**Problem**. Repeat exactly the lines from the line containing "Which particular item of" to the last line of the listing, including both.

**Excerpts of spatial question data**.
........

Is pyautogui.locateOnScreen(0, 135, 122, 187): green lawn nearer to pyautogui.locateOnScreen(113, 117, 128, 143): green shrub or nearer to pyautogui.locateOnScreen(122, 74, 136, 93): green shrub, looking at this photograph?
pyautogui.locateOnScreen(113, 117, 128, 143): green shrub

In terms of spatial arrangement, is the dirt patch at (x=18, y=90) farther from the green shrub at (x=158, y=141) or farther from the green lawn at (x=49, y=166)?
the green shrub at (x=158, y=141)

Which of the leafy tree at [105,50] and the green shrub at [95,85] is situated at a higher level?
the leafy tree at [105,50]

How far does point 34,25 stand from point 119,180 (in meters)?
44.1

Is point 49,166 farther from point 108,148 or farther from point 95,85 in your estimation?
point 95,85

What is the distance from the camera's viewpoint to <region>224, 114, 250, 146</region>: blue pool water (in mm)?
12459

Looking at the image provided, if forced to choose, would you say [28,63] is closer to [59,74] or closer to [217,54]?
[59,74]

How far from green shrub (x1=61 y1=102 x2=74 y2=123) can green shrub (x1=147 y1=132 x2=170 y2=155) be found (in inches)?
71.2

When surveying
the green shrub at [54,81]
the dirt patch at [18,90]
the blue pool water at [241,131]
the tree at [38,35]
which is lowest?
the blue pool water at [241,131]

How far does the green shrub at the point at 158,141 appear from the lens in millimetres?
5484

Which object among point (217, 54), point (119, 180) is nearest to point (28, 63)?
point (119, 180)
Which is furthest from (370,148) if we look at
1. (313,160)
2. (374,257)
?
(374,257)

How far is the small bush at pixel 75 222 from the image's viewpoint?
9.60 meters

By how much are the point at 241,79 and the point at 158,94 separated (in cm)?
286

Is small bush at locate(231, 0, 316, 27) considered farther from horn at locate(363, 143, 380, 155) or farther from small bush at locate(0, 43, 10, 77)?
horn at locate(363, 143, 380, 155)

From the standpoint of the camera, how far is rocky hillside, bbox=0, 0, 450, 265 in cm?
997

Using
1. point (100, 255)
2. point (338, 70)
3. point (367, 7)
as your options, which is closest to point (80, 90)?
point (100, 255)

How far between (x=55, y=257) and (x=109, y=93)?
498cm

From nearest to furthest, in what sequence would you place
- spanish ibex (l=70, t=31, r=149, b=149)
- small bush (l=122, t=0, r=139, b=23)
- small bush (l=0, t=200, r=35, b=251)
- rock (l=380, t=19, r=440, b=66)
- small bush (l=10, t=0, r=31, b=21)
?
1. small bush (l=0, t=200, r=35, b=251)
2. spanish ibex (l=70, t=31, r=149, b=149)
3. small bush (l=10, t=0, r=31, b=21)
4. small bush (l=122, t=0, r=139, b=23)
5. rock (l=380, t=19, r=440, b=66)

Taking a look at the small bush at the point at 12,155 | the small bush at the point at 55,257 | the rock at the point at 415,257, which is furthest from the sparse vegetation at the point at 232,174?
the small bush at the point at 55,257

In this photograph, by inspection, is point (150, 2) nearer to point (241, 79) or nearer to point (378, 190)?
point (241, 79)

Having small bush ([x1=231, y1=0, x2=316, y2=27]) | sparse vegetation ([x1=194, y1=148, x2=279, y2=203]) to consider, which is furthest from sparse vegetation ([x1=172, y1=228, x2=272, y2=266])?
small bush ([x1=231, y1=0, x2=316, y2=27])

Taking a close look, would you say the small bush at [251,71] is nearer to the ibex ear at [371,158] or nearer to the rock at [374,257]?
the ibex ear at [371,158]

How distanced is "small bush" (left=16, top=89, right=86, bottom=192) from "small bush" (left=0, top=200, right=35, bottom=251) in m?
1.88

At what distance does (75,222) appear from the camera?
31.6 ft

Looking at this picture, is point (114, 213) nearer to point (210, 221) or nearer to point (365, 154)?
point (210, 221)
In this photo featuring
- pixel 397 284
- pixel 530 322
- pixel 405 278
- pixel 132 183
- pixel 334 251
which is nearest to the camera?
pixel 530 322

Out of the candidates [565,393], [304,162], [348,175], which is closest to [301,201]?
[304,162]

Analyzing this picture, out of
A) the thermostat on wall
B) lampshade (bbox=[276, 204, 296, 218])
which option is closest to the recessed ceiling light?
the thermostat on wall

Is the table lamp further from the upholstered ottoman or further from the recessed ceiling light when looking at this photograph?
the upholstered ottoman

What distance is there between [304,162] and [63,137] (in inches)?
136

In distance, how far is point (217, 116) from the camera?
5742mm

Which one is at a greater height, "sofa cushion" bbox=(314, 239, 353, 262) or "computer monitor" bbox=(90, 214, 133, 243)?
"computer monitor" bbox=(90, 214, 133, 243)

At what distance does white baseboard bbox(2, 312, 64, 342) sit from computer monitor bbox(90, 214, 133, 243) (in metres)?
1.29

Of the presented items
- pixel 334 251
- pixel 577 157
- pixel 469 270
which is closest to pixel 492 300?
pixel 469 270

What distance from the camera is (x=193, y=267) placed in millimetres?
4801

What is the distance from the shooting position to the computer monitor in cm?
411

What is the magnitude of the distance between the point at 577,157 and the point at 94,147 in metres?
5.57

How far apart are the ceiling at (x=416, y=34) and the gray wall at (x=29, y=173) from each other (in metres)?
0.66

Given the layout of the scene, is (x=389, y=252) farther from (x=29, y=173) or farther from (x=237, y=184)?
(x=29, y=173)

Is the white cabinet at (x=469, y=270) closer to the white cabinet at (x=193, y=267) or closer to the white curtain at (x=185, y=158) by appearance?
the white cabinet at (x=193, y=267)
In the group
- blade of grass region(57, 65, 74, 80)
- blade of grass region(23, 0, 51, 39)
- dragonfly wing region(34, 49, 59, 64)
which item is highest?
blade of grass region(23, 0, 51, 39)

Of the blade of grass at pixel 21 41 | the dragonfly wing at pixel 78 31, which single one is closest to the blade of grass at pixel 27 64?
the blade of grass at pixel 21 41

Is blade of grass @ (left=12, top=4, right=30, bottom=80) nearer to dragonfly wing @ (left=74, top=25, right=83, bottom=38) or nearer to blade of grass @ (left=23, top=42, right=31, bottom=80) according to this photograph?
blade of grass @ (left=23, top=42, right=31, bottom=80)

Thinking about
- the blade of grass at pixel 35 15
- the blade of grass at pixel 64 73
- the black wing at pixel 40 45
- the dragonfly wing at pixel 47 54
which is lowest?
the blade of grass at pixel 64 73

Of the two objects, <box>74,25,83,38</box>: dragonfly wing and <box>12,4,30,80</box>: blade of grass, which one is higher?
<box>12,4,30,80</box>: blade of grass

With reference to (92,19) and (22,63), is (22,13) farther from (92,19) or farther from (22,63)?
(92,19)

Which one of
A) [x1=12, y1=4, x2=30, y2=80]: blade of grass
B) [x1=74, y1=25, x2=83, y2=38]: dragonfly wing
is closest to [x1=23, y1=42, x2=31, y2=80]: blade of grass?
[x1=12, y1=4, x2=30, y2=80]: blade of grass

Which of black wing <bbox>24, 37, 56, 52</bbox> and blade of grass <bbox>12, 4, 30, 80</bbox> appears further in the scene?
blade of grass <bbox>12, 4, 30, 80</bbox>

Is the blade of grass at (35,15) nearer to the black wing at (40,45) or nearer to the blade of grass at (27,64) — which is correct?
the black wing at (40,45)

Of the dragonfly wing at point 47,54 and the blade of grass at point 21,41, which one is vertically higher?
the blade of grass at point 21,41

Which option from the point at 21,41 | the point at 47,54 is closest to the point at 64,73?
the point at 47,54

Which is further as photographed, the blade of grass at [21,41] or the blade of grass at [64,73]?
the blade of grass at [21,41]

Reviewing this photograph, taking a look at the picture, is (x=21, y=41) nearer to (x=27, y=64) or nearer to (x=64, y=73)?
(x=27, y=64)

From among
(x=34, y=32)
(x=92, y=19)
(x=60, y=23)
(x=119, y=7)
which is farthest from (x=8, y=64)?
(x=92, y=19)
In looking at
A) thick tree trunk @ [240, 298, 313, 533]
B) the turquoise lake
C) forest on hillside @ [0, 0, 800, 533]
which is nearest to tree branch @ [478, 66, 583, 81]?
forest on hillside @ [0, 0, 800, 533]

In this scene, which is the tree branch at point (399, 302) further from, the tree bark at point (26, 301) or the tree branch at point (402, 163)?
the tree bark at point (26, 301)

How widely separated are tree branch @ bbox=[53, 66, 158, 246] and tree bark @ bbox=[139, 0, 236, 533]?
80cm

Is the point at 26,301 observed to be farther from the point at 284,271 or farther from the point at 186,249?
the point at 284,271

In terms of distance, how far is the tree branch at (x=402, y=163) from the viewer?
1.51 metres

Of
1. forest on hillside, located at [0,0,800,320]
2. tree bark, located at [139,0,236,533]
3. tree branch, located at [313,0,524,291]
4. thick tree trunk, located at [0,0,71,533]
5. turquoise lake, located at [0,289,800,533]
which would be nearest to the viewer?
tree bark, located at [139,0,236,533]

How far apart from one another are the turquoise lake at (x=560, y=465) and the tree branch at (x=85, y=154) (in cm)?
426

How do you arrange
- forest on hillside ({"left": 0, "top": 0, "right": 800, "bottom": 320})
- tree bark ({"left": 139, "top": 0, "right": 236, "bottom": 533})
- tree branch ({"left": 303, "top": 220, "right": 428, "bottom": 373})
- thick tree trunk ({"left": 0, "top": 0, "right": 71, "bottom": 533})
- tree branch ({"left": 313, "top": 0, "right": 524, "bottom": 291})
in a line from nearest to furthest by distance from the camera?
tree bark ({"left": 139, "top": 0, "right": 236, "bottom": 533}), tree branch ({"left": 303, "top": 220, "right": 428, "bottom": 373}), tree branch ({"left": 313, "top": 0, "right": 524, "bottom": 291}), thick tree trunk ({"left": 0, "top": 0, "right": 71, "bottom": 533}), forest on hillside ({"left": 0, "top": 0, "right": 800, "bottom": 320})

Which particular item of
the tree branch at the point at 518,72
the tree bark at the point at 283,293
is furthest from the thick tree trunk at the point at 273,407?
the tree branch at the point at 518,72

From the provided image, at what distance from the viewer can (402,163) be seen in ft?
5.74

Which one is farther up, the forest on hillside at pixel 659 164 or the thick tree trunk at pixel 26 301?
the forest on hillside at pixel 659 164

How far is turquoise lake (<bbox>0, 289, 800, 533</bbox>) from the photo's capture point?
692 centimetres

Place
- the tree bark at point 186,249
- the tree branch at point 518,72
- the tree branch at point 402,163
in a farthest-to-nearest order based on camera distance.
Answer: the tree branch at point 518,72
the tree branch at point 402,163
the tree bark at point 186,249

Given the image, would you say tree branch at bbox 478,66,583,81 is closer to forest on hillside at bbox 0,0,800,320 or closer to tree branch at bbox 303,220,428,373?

........

**Response to the task**.
Which particular item of
the tree branch at the point at 518,72
the tree bark at the point at 283,293
is furthest from the thick tree trunk at the point at 273,407?
the tree branch at the point at 518,72

From the provided image, at what distance from the viewer can (402,163) be seen in ft?
5.74

Which one is farther up, the forest on hillside at pixel 659 164 or the thick tree trunk at pixel 26 301?
the forest on hillside at pixel 659 164

How far is turquoise lake (<bbox>0, 289, 800, 533</bbox>) from the photo's capture point?
692 centimetres

Place
- the tree bark at point 186,249
- the tree branch at point 518,72
- the tree branch at point 402,163
in a farthest-to-nearest order based on camera distance.
Answer: the tree branch at point 518,72
the tree branch at point 402,163
the tree bark at point 186,249

Given the image, would you say tree branch at bbox 478,66,583,81 is closer to forest on hillside at bbox 0,0,800,320 or closer to tree branch at bbox 303,220,428,373?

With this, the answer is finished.